### WORKING DATA:
--- BEGIN ---
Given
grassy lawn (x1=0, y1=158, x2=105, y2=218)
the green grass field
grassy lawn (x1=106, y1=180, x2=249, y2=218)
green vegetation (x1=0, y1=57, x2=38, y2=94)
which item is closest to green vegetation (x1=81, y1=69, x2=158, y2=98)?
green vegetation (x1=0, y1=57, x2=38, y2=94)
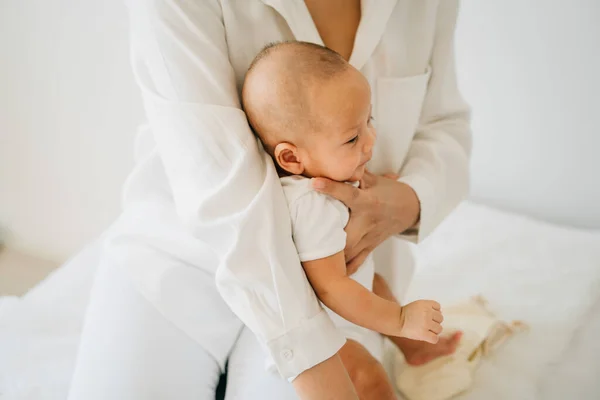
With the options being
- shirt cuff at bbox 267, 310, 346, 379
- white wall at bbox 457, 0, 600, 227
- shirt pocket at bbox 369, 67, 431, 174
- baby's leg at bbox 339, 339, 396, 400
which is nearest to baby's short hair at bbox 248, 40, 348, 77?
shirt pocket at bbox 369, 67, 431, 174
--- END ---
--- BEGIN ---
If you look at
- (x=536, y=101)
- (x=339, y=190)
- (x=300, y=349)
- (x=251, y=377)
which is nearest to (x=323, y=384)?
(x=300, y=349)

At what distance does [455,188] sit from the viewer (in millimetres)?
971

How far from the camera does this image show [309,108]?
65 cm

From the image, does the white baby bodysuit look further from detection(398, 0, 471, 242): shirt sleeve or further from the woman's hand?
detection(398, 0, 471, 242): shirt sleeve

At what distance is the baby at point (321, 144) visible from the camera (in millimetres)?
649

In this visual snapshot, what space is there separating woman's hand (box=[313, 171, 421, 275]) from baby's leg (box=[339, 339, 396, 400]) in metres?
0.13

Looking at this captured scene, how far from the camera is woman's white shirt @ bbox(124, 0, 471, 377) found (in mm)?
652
--- END ---
--- BEGIN ---
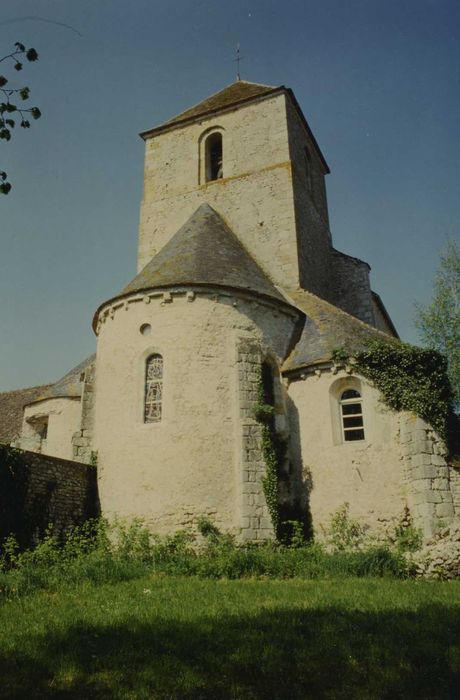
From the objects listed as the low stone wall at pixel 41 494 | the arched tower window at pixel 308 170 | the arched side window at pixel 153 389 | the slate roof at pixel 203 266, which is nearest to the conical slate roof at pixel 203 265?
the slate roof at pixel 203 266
--- END ---
### GIVEN INSTRUCTION:
From the material above, pull out each line that contains the word "millimetres".

### FULL RESPONSE:
At what distance does [455,188] sit from the viewer (in millimetres)?
At what distance is the baby at point (321, 144) visible from the camera (in millimetres)?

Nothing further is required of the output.